La décarbonation, longtemps perçue comme une démarche volontaire ou stratégique, devient progressivement une obligation légale pour les entreprises marocaines. Face à la montée des exigences environnementales, à la pression des marchés internationaux, notamment européens, et à l’urgence climatique, le Maroc structure un cadre réglementaire qui pousse les entreprises vers la neutralité carbone.
Le Maroc a adopté en 2021 une Stratégie Nationale Bas Carbone (SNBC) avec pour objectif la neutralité carbone à l’horizon 2050. Cette stratégie définit des trajectoires sectorielles de réduction des émissions de gaz à effet de serre (GES) dans l’industrie, l’énergie, le transport, l’agriculture, le bâtiment et la gestion des déchets. Elle marque un tournant majeur dans la transition écologique du pays, avec l’intention d’intégrer progressivement des obligations
réglementaires pour les grands émetteurs.
L’entrée en vigueur du Mécanisme d’Ajustement Carbone aux Frontières (MACF) par l’Union européenne, prévue pour 2026, accentue cette dynamique. Cette réglementation impose aux entreprises exportatrices vers l’Europe (acier, engrais, aluminium, ciment…) de justifier leur performance carbone sous peine de pénalités tarifaires. Or, plus de 60 % des exportations marocaines sont destinées à l’UE, ce qui oblige les industriels à s’aligner sur les standards européens de décarbonation.
Au niveau national, plusieurs initiatives annoncent une évolution vers l’obligation légale. Le ministère de la Transition énergétique a entamé l’élaboration d’un cadre pour la comptabilité carbone obligatoire pour certaines entreprises. En parallèle, des projets de taxation des émissions, de labels environnementaux et de réglementations sectorielles contraignantes sont à l’étude. Par ailleurs, la future Loi sur l’investissement durable, actuellement en préparation, devrait conditionner certaines aides et exonérations fiscales au respect d’objectifs environnementaux, notamment en matière de décarbonation.
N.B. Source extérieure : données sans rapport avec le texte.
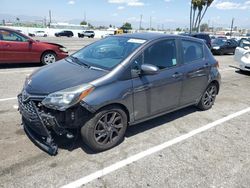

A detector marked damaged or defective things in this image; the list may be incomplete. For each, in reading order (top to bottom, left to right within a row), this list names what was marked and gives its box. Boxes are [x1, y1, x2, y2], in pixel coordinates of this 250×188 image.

De grands groupes marocains comme OCP, LafargeHolcim, Renault Maroc ou Managem ont déjà intégré la décarbonation dans leurs plans stratégiques. OCP, par exemple, vise la neutralité carbone en 2040 et investit dans l’hydrogène vert et les énergies renouvelables. Toutefois, les PME, qui représentent l’essentiel du tissu économique, peinent à suivre le rythme, faute d’accompagnement technique et financier. Pour y remédier, la CGEM, avec le soutien de l’Union européenne et de la BEI, a lancé en 2023 un programme national d’aide à la décarbonation incluant diagnostic carbone, formation et accès à des financements verts.
La décarbonation n’est plus une option. Elle devient une exigence légale et commerciale incontournable pour les entreprises marocaines. Anticiper cette évolution est aujourd’hui un gage de compétitivité, de conformité et de responsabilité. L’État comme le secteur privé doivent désormais accélérer la structuration d’un écosystème capable de transformer la contrainte en opportunité durable.